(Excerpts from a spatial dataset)
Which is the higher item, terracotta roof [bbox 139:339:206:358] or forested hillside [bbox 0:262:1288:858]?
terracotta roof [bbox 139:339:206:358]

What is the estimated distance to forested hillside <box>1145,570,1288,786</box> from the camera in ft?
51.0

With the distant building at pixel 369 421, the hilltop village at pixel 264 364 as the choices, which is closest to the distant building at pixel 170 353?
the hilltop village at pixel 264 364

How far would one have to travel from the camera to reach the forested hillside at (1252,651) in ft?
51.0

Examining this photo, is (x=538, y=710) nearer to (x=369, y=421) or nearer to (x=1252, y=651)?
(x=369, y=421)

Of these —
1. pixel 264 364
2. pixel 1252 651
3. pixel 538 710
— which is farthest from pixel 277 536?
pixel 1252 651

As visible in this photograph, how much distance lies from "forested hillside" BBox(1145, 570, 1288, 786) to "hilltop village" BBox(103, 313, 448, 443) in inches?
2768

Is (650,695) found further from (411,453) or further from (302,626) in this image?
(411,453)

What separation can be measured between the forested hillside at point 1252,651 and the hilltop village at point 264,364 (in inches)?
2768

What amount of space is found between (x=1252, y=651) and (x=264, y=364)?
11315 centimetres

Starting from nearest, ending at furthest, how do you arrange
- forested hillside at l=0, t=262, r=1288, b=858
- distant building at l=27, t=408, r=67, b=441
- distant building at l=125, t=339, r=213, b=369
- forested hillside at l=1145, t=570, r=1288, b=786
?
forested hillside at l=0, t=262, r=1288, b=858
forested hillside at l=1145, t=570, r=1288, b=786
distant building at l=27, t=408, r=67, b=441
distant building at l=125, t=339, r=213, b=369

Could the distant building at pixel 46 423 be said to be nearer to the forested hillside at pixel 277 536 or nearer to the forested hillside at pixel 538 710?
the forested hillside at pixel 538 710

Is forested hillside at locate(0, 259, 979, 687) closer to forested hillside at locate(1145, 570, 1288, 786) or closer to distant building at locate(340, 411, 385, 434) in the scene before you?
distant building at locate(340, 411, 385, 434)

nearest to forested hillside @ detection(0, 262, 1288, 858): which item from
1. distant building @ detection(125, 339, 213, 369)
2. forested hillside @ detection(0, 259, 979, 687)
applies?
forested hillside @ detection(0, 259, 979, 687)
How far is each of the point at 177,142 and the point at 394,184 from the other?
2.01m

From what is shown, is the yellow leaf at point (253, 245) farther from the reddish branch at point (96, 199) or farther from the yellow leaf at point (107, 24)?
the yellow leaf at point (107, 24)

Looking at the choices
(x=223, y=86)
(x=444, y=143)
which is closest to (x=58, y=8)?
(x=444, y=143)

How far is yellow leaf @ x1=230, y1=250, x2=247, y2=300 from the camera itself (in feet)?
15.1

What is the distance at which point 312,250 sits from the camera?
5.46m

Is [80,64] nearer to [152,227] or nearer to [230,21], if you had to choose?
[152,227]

**Work to complete:** Copy out each line exactly.

**Answer to the exercise:**
Which is the higher item, terracotta roof [bbox 139:339:206:358] or forested hillside [bbox 0:262:1288:858]?
terracotta roof [bbox 139:339:206:358]

What is the estimated distance to forested hillside <box>1145,570,1288,786</box> from the camera in ft?
51.0

With the distant building at pixel 369 421, the hilltop village at pixel 264 364 as the choices, which is closest to the distant building at pixel 170 353?
the hilltop village at pixel 264 364

How far would one have to travel from the camera to reach the forested hillside at (1252,651) in ft?
51.0

Examining this photo, is (x=538, y=710) nearer to (x=369, y=421) or nearer to (x=1252, y=651)?
(x=369, y=421)

Of these —
1. pixel 264 364
2. pixel 1252 651
3. pixel 538 710
— which is farthest from pixel 277 536?
pixel 1252 651

As visible in this photograph, how much distance lies from "forested hillside" BBox(1145, 570, 1288, 786) to "hilltop village" BBox(103, 313, 448, 443) in inches?
2768

Is (650,695) found further from (411,453) or further from (302,626) in this image?
(411,453)

What separation can be measured between the forested hillside at point 1252,651 and the hilltop village at point 264,364 (in inches)?
2768

What amount of space is found between (x=1252, y=651) and (x=264, y=364)?
11315 centimetres

Starting from nearest, ending at furthest, how do you arrange
- forested hillside at l=0, t=262, r=1288, b=858
- distant building at l=27, t=408, r=67, b=441
- distant building at l=125, t=339, r=213, b=369
- forested hillside at l=1145, t=570, r=1288, b=786
?
forested hillside at l=0, t=262, r=1288, b=858
forested hillside at l=1145, t=570, r=1288, b=786
distant building at l=27, t=408, r=67, b=441
distant building at l=125, t=339, r=213, b=369

Could the distant building at pixel 46 423 be said to be nearer to the forested hillside at pixel 277 536 or nearer to the forested hillside at pixel 538 710?
the forested hillside at pixel 538 710

Is forested hillside at locate(0, 259, 979, 687) closer to forested hillside at locate(1145, 570, 1288, 786) or closer to distant building at locate(340, 411, 385, 434) in the scene before you?
distant building at locate(340, 411, 385, 434)

nearest to forested hillside @ detection(0, 262, 1288, 858): which item from
1. distant building @ detection(125, 339, 213, 369)
2. forested hillside @ detection(0, 259, 979, 687)
applies?
forested hillside @ detection(0, 259, 979, 687)
How far is each of the point at 177,142 and the point at 394,184 from the other?
2.01m

From what is shown, is the yellow leaf at point (253, 245) farther from the reddish branch at point (96, 199) or farther from the yellow leaf at point (107, 24)?
the yellow leaf at point (107, 24)

Looking at the choices
(x=223, y=86)
(x=444, y=143)
which is closest to (x=58, y=8)?
(x=444, y=143)

How far is yellow leaf @ x1=230, y1=250, x2=247, y2=300 from the camera itself (in feet)?
15.1

What is the distance at which point 312,250 sits from the camera?
5.46m

Is [80,64] nearer to [152,227] or nearer to [230,21], if you had to choose?
[152,227]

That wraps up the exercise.